Water is a precious commodity in Texas nowadays.
A Texas Watershed Steward training workshop on water quality and availability issues related to Plum Creek will be held from 8 a.m. to 4 p.m. Sept. 11 in the Fellowship Hall of First Lockhart Baptist Church, 315 West Prairie Lea in Lockhart.
The workshop is open to anyone interested in improving land and water issues relating to Plum Creek, coordinators say. Participants are encouraged to preregister online at http://tws.tamu.edu.
Training will be presented by the Texas AgriLife Extension Service and the Texas State Soil and Water Conservation Board, in cooperation with the Plum Creek Watershed Partnership and Guadalupe-Blanco River Authority.
"The workshop is designed to help watershed residents improve and protect their water resources by becoming involved in local watershed protection and management activities," says Michael Haynes, Texas AgriLife Extension agent for Caldwell County.
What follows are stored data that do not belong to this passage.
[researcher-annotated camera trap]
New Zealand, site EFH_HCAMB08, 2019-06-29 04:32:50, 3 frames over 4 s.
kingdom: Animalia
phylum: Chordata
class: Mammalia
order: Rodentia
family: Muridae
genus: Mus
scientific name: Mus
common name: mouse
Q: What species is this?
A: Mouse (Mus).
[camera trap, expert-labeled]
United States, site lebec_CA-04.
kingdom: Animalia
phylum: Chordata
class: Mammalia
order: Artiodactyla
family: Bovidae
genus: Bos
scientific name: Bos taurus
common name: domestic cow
Haynes says the workshop will include an overview of water quality and watershed management in Texas and primarily will focus on water quality issues relating to Plum Creek—including efforts to help improve and protect this important water source.
The training will include a discussion on watershed systems, types and sources of water pollution, and ways to improve and protect water quality. There also will be a group discussion on community-driven watershed protection and management.
Plum Creek historically has been very important to the area, and will continue to be in years to come," says Nick Dornak, Plum Creek watershed coordinator.
Dornak and others have been working to implement a watershed protection plant that was developed for Plum Creek in 2008. An update to that plan is scheduled to be released next month.
"Participating in the Texas Watershed Steward program is a great opportunity to get involved and make a difference in your watershed," says Galen Roberts, Texas AgriLife Extension Service program specialist and Texas Watershed Steward program coordinator.